The first plug part is positioned between the first flowmeter and the inner wall surface of the installation cavity, and the outer wall surface of the first flowmeter and the inner wall surface of the installation cavity are in contact with the first plug part; and/or the number of the groups of groups,

The first flowmeter is provided with a first clamping groove, and the first plug part is clamped with the first clamping groove.

6. The soft water valve head of claim 5, wherein the first plug portion comprises an arcuate structure, the first clamping groove is an arcuate groove, and the arc of the arcuate structure is the same as the arc of the arcuate groove.

7. The soft water valve head of claim 5, wherein the inner wall surface of the installation cavity is provided with a groove, and the first insertion and extraction part is clamped with the groove.

8. The soft water valve head of claim 7, wherein the groove is an arc-shaped groove, the radian of the first plug portion is the same as the radian of the groove, and the first plug portion is deformable relative to the plug body.

9. The soft water valve head according to any one of claims 5 to 8, wherein the plug member includes a second plug portion having one end connected to the plug body, the communication structure includes a second connection hole, wherein,

10. The soft water valve head of claim 9, wherein the connection surface of the second plug portion and the first flowmeter is a first arc surface, the connection surface of the second clamping groove and the second plug portion is a second arc surface, and the radian of the first arc surface is the same as the radian of the second arc surface.

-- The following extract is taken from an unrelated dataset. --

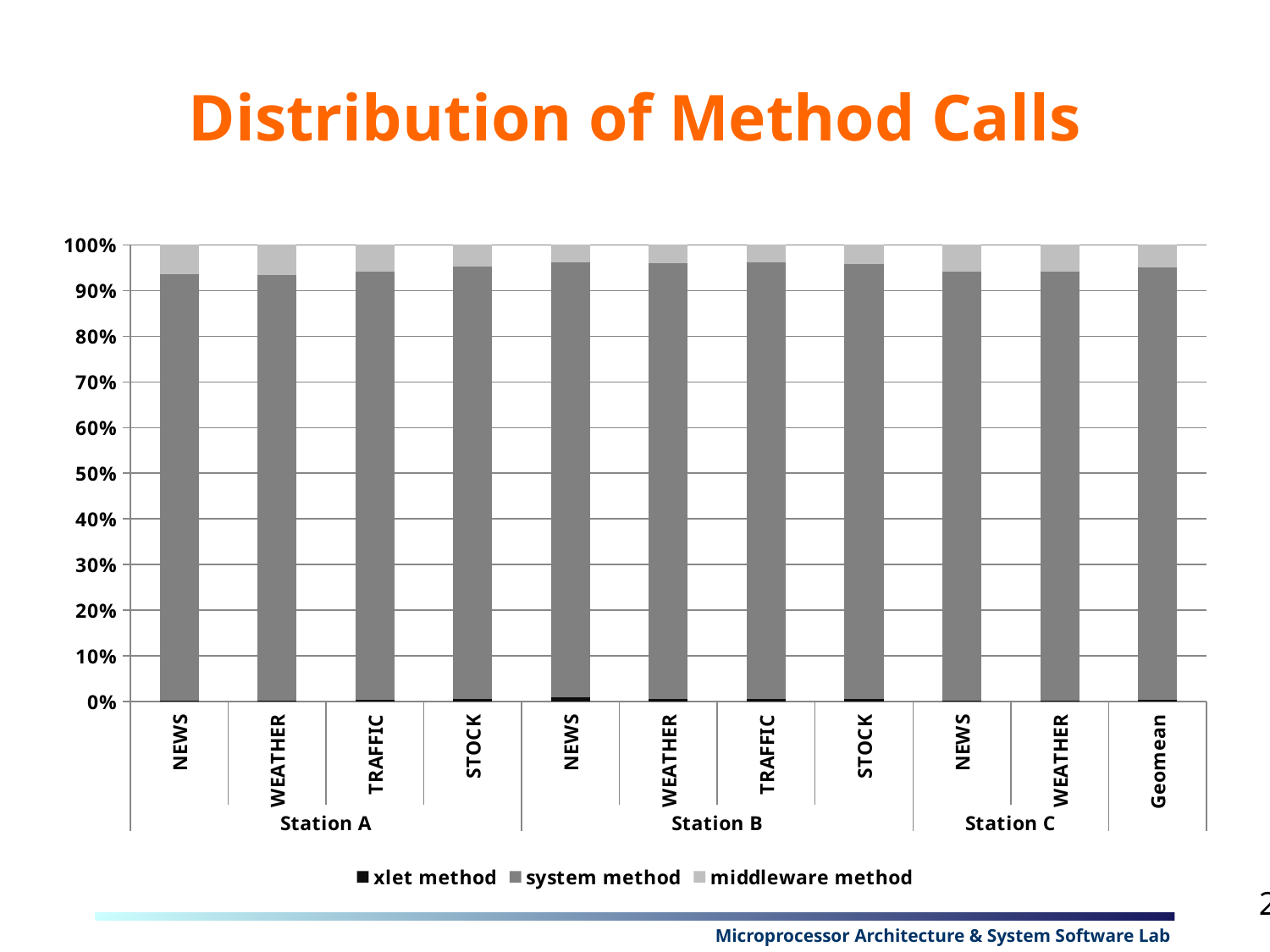
What is the title of the chart? Distribution of Method Calls How many station groups are shown on the x axis? 3 Which series takes up the smallest share of the bar for Station B WEATHER? xlet method Is the system method share for Station A TRAFFIC greater or less than 90%? greater How many series does the legend list? 3 How many bars are plotted in the chart? 11 Which series takes up the largest share of the bar for Station A NEWS? system method What kind of chart is shown on the slide? stacked bar chart Is the middleware method share for Station C NEWS greater or less than 10%? less What are the three series named in the legend? xlet method, system method, middleware method For the Geomean bar, which is larger: the system method share or the middleware method share? system method What is the total height of the stacked bar for Station B STOCK? 100%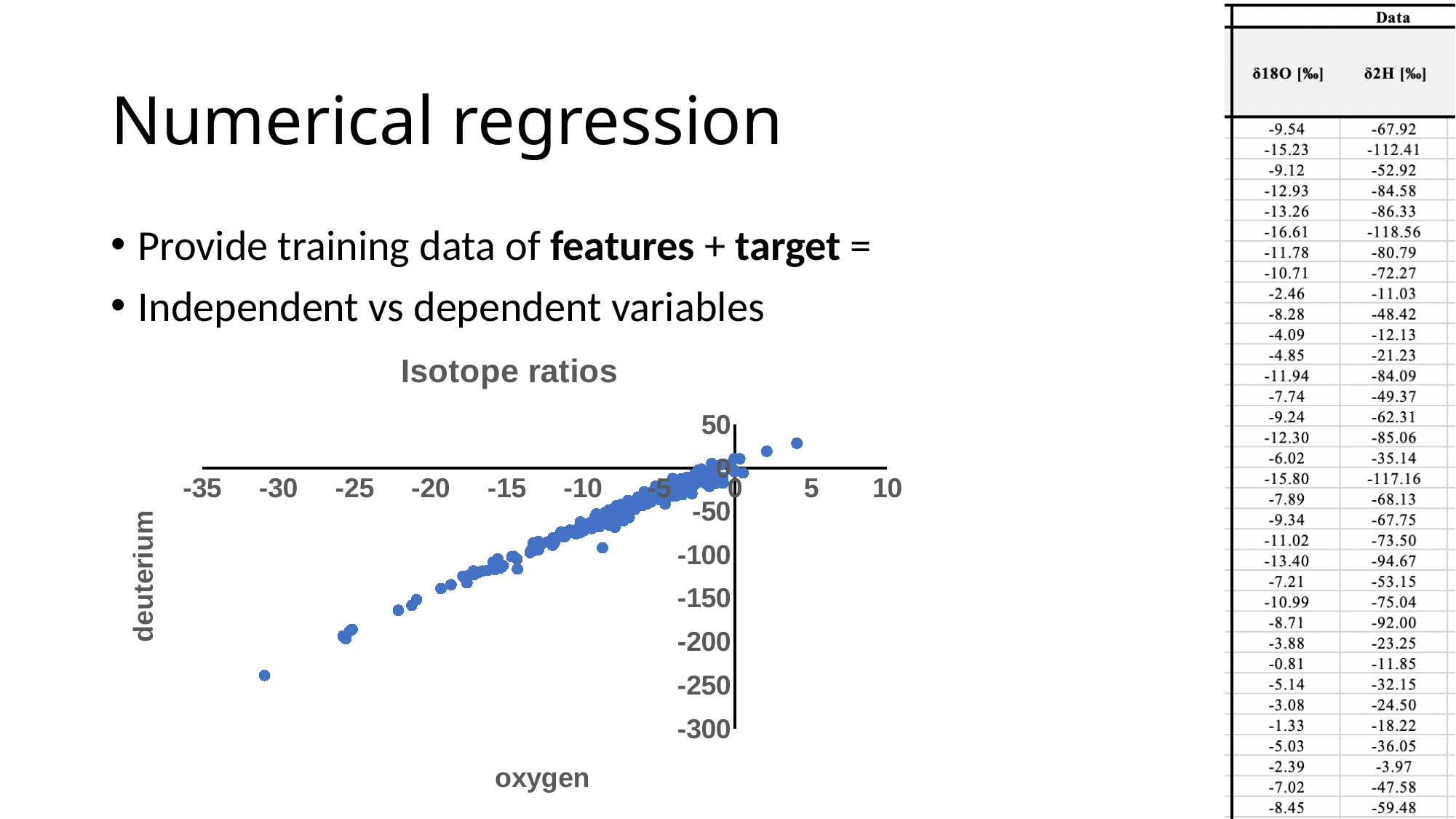
Is the deuterium value of the point with the lowest oxygen value greater or less than -300? greater As oxygen increases along the x axis, do the deuterium values rise or fall? rise What is the title of the chart? Isotope ratios What is the highest value shown on the x axis of the chart? 10 What kind of chart is shown on the slide? scatter chart Are the deuterium values of the points with oxygen near -25 greater or less than -150? less What is the label of the x axis of the chart? oxygen What is the lowest value shown on the y axis of the chart? -300 Is the oxygen value of the leftmost point greater or less than -25? less Which has the lower deuterium value: the leftmost point or the rightmost point? the leftmost point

11. The soft water valve head of claim 10, wherein the plug member includes two of the first plug portions, the second plug portion being located between the two first plug portions.

12. The soft water valve head according to any one of claims 4 to 8, wherein a sealing member is provided at a junction of the first flow meter and an inner wall surface of the installation chamber, the sealing member being fitted in a first position, wherein:

the first position is located between the plug member and the pipe body, or,

13. The soft water valve head according to any one of claims 1 to 8, comprising a bypass valve provided to the valve housing, the bypass valve being adapted to communicate the water inlet conduit with the soft water outlet conduit, the bypass valve being located between the first flow meter and the water outlet of the soft water outlet conduit.

14. The soft water valve head according to any one of claims 1 to 8, wherein the soft water valve head includes a second flowmeter provided to the valve housing, and a detection portion of the second flowmeter is provided to the water intake pipe.

15. A water softening apparatus comprising a water softening valve head as claimed in any one of claims 1 to 14.